Update:  Prediction from climate applied to COVID-19:  No one will go back and call out widely-used models for failing to accurately model the disease or attempt to learn from their mistakes.  If it is ever mentioned that these models grossly over-estimated deaths, it will be forgiven as being exaggeration in a good cause.  (Somewhat related, Bryan Caplan on Social Desirability Bias)

Please Honor Social Distancing Rules, Even if You Are Skeptical of the Risk

I write this because I have been publicly skeptical of some of the COVID-19 responses.  But be that as it may, the decision has been made to go all-in on social distancing.  I am fully participating, whatever my personal beliefs are about risk.  Our family is staying isolated and wearing masks and gloves when we need to go into a store -- not because we are scared but because we are participating.  These sorts of things are much easier to do when everyone else is doing them, and more effective as well.

In places like Phoenix that is lightly hit by the virus and in rural areas where my company operates that have been hit not at all (e.g. zero cases in the county), a lot of folks are not playing along.  It would be heartbreaking to crash the economy and double the government debt only to have this thing still drag out because folks couldn't put neighborhood barbecues on hold for a few weeks (yes, I have seen several).

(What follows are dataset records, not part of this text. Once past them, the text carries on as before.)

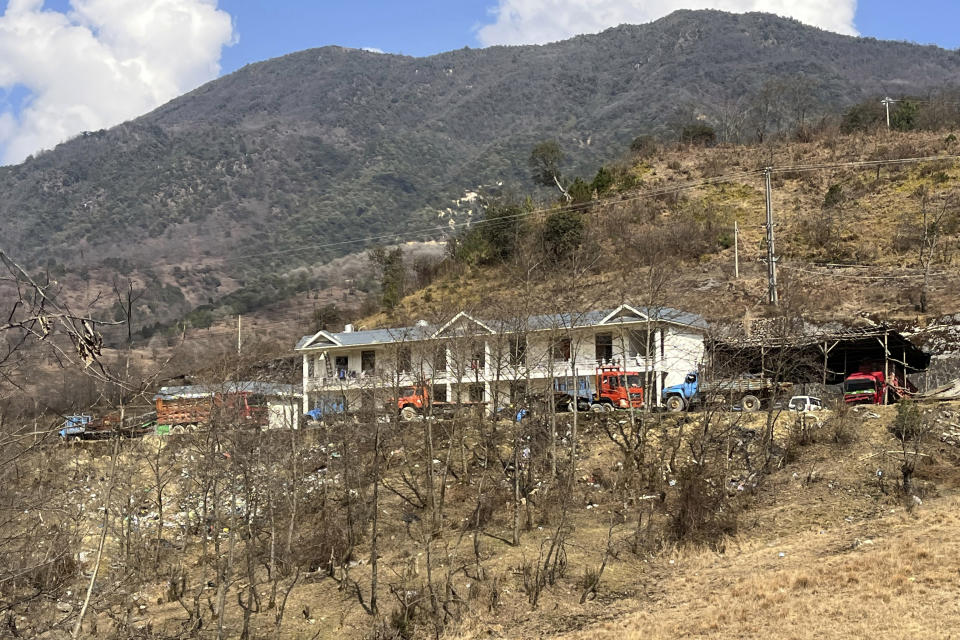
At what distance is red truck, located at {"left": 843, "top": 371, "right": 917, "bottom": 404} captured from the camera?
31.3 m

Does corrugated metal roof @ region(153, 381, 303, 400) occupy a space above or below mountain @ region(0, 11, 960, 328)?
below

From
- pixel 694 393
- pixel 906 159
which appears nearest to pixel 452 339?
pixel 694 393

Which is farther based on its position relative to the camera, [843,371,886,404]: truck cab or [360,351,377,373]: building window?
[360,351,377,373]: building window

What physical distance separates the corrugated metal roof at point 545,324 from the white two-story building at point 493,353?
51mm

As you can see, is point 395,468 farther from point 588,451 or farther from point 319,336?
point 319,336

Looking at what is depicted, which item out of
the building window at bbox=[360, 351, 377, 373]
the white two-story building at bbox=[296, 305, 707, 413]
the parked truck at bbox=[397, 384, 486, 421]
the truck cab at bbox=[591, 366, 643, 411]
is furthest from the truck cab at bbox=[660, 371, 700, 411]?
the building window at bbox=[360, 351, 377, 373]

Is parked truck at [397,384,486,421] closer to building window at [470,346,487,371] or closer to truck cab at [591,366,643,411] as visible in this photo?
building window at [470,346,487,371]

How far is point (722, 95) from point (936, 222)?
111 m

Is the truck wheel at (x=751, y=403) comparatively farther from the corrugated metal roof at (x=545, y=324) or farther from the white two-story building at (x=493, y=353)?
the corrugated metal roof at (x=545, y=324)

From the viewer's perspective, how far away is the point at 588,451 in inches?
1161

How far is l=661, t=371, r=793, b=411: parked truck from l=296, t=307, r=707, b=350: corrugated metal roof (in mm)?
2935

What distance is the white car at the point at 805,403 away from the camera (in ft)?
105

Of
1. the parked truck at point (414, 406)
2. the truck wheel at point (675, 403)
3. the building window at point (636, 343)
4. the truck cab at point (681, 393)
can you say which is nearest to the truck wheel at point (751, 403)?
the truck cab at point (681, 393)

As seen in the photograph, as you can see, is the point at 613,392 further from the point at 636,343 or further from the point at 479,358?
the point at 479,358
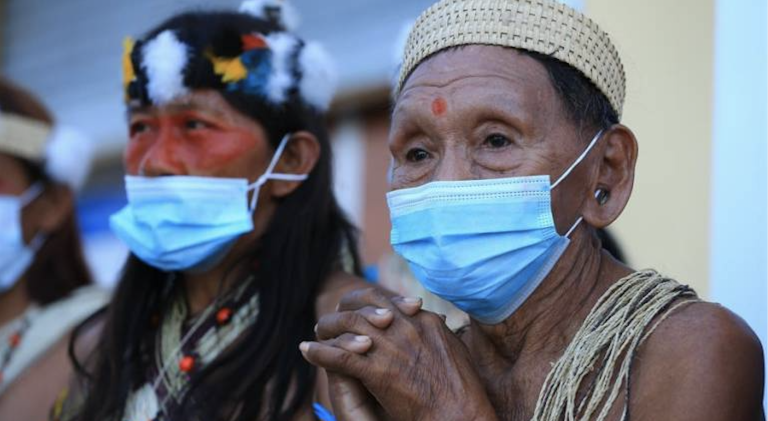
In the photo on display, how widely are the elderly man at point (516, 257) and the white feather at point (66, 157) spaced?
2.60 m

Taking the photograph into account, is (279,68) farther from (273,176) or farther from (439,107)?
(439,107)

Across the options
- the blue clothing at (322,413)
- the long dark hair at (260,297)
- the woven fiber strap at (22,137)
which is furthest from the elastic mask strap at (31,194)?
the blue clothing at (322,413)

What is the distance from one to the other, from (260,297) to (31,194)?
69.0 inches

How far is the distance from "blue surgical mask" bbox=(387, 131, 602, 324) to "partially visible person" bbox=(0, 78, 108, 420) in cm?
223

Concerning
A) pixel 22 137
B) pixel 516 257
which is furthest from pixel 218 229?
pixel 22 137

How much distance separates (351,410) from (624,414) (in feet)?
1.81

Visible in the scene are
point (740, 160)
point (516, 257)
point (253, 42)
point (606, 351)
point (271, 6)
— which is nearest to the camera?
point (606, 351)

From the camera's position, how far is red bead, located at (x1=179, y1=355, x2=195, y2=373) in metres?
3.13

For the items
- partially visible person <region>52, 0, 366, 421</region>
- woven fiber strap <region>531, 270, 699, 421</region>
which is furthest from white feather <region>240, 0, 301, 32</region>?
woven fiber strap <region>531, 270, 699, 421</region>

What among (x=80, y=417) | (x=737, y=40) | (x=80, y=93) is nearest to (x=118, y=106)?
(x=80, y=93)

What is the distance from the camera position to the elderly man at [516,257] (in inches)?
82.5

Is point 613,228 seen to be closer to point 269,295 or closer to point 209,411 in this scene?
point 269,295

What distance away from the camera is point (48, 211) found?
15.0 ft

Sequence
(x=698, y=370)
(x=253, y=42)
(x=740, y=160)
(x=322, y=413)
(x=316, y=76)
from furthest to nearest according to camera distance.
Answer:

Update from a long-time reader:

The claimed purpose of quarantine is to create a gap in a long line of transmission. While it can be quite effective, the quarantine time does not really start until EVERYONE stops moving around. As long as even a few still move between isolated groups, those groups are not actually isolated at all. This means that failure to self quarantine lengthens the required quarantine period of all who actually comply. I would like this to be over, the sooner the better.